No one outside the paper’s innermost circle, of course, knows their real working relationship — Sarah declined to be interviewed, Lever did not reply to requests — but it is clear Sarah’s view of the role of her newspaper is different than her father’s sense of it as sacred trust. “It’s a business,” she told inBusiness. “You have to run it like a business. The history is important but you can’t let that dictate what you do.”
Perhaps because the Chronicle Herald has been Nova Scotia’s “newspaper of record” for longer than most Nova Scotians have been alive, or perhaps because, traditionally, newspapers have been central to our notions of democracy and informed citizen decision-making, this dispute between one newspaper’s owners and the reporters and editors who re-create it daily, seems both more important and also more personal than most labour disputes.
Some longtime readers have cancelled their subscriptions in protest. (No one knows how many; the union speculates the number could be as high as 10,000; the company won’t release numbers.) Some readers — again there are no numbers — have threatened to boycott companies that continue to advertise in the paper. While some advertisers have stopped placing ads, others have hung in. Members of the local arts community recently staged a press conference to complain about the strike’s impact on attendance at cultural events. The dispute has even split the Dennis family itself; while Sarah and her husband run the newspaper, her half-sister Heather has become a public champion of the striking reporters and editors.
Despite it all, David Wilson, the union negotiator, refuses to give up hope. Although he now lives in Ottawa, Wilson recalls he grew up in Halifax and delivered the Chronicle Herald as a kid. “I know how important the paper has been to the community.” He knows too that solutions take time. How long?
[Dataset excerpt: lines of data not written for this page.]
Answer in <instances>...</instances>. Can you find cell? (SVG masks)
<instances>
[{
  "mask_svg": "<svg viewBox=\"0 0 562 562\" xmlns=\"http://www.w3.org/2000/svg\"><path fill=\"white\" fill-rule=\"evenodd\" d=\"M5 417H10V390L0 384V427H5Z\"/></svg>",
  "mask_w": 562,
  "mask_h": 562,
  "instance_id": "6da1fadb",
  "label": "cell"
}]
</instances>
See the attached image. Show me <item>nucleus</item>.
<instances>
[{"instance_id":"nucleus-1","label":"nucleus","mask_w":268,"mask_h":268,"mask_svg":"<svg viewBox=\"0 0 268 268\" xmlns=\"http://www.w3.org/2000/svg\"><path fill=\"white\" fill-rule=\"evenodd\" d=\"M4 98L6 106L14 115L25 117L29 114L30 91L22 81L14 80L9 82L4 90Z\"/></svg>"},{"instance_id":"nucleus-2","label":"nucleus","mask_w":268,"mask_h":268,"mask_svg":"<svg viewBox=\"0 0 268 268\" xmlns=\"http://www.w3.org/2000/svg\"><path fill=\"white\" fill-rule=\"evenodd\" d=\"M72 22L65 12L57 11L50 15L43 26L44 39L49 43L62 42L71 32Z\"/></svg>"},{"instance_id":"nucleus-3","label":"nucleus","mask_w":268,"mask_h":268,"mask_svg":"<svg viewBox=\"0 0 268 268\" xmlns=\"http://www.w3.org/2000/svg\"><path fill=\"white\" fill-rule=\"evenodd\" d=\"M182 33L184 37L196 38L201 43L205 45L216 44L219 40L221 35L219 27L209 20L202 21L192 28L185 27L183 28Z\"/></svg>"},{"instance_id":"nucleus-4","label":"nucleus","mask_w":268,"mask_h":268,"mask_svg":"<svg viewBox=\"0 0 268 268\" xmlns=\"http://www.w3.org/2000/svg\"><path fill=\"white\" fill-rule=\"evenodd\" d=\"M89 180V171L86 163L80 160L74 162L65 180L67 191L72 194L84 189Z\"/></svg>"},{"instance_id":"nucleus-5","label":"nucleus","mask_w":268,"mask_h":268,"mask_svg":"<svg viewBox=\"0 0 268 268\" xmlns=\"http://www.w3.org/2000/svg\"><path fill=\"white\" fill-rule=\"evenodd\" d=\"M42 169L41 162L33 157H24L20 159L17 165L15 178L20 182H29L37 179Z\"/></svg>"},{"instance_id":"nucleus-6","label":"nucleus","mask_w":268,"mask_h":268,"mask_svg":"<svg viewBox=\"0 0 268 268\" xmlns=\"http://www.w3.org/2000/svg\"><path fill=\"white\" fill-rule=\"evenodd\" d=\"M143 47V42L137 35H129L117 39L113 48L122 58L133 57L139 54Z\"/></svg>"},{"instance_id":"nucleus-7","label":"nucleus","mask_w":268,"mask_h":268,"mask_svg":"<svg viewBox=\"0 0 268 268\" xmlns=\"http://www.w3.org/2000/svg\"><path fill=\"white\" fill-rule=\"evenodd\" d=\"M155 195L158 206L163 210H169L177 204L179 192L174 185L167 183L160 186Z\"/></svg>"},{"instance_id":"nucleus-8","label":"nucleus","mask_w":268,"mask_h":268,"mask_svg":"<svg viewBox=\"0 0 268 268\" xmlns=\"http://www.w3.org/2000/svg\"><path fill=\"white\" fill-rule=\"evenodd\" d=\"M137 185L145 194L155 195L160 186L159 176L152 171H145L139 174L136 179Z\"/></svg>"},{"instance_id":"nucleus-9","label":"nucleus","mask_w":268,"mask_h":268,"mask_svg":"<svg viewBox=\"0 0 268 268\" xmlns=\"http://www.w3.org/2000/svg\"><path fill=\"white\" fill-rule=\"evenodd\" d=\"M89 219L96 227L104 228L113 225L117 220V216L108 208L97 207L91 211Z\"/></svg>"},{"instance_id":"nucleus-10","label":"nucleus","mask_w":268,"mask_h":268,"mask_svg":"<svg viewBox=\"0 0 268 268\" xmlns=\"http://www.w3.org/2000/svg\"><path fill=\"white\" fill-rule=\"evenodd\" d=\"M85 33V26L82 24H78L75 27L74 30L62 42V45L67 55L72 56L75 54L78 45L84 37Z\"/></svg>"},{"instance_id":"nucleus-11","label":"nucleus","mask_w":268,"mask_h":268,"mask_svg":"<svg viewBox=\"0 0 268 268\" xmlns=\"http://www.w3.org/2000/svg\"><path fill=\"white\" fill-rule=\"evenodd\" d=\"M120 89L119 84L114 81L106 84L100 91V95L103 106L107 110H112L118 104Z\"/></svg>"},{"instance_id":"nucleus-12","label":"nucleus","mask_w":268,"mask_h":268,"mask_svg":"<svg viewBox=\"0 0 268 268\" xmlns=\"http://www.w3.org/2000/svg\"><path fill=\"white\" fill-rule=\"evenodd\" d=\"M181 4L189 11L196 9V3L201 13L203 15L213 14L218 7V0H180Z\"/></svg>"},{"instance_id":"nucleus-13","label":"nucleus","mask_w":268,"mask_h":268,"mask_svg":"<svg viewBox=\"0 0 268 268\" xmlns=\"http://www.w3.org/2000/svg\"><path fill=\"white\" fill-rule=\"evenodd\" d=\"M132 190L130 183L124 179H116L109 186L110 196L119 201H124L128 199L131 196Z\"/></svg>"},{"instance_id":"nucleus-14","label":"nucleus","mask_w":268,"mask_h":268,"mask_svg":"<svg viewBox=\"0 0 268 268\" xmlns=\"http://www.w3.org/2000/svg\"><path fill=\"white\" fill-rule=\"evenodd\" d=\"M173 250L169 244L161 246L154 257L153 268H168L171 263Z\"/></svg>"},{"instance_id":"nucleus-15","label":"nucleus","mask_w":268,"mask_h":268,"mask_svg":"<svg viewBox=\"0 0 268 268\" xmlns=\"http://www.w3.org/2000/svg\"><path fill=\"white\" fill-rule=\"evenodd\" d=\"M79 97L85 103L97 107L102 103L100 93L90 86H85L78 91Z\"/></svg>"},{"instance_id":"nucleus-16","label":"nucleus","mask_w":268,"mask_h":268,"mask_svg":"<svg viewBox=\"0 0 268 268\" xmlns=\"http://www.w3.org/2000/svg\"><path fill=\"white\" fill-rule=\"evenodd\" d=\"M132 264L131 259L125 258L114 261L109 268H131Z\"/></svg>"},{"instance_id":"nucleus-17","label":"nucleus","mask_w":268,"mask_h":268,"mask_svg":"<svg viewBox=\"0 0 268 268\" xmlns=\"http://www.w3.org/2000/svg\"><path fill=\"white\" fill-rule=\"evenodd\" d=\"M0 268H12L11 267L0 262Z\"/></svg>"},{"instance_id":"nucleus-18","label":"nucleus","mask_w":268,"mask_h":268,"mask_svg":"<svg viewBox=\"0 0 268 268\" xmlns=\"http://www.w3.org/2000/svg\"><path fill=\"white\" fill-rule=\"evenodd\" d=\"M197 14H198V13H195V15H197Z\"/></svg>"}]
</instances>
He notes pointedly that union members at Saint John radio stations CFBC, K-100 and Kool 98 spent two years on the picket line before finally winning a new four-year contract with wage increases and job security in May 2014.
No one wants this dispute to go on that long.
“For everyone’s sake,” prominent Halifax stockbroker and musician Denis Ryan lamented in a recent opinion piece for LocalXpress.ca, the strikers’ online newspaper, “the strike needs to end… We need our democracy back.”